At this time it seems like the credit crisis is much more important than the energy crisis in America. But with the economy slowly turning around, energy consumption will increase and oil prices will once again begin a steep climb as more and more people will be driving and using electricity at home as things improve.
In fact, the annual World Energy Outlook predicts that by 2030 oil prices will stabilize at around $125 a barrel. Part of the reason for the increase will also be because of rising costs for equipment that the oil producers will face.
Even though the top oil companies are still extremely profitable, it is becoming clear that their control over energy is slowly decreasing. Huge new oil fields in Russia and Saudi Arabia were recently brought into the mix and these oil-rich governments have begun tipping the scale in their favor away from old fashioned big oil. Many oil contracts are currently being renegotiated as well with the major oil companies so these countries can keep more of the profits. There is literally trillions of dollars needed to develop new oil fields and keep oil flowing throughout the world. Yet with resources shifting into government hands, I doubt that these countries will reinvest this money into discovering new fields.

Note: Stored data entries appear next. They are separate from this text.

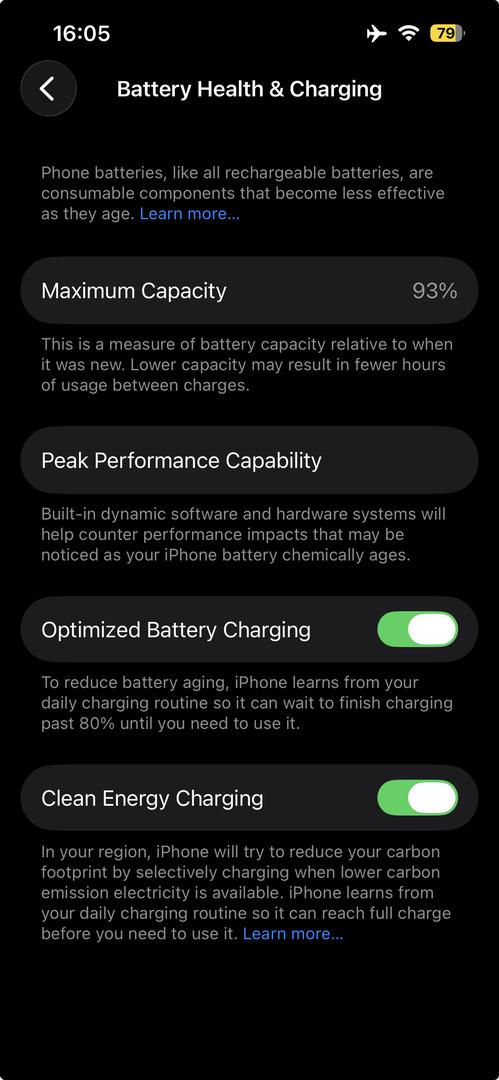 16:05

79

Battery Health & Charging

Phone batteries, like all rechargeable batteries, are consumable components that become less effective as they age. Learn more...

Maximum Capacity 93%

This is a measure of battery capacity relative to when it was new. Lower capacity may result in fewer hours of usage between charges.

Peak Performance Capability

Built-in dynamic software and hardware systems will help counter performance impacts that may be noticed as your iPhone battery chemically ages.

Optimized Battery Charging

To reduce battery aging, iPhone learns from your daily charging routine so it can wait to finish charging past 80% until you need to use it.

Clean Energy Charging

In your region, iPhone will try to reduce your carbon footprint by selectively charging when lower carbon emission electricity is available. iPhone learns from your daily charging routine so it can reach full charge before you need to use it. Learn more...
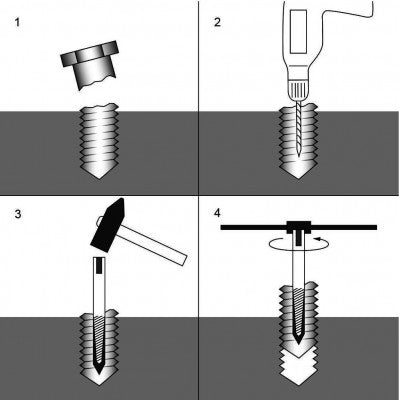 1

2

3

4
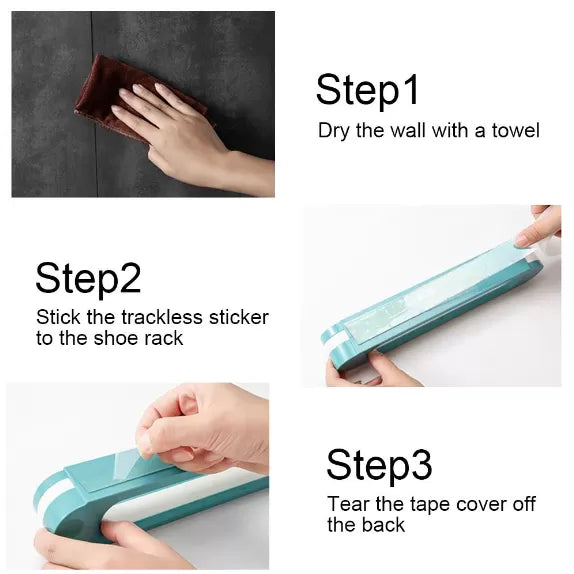 Step1
Dry the wall with a towel

Step2
Stick the trackless sticker to the shoe rack

Step3
Tear the tape cover off the back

Many of the major players including Chevron are banking on developing alternative energy sources and are investing heavily into this idea. It is predicted that that only 3% of the worlds emissions will come from the U.S. or Europe by 2030. The remaining carbon emissions will be mainly from the Middle East and China who will use roughly half of the planets energy. Greenhouse gas will also continue to rise until global habits change which could be another 15 years and by that time the current financial crisis will be a thing of the past.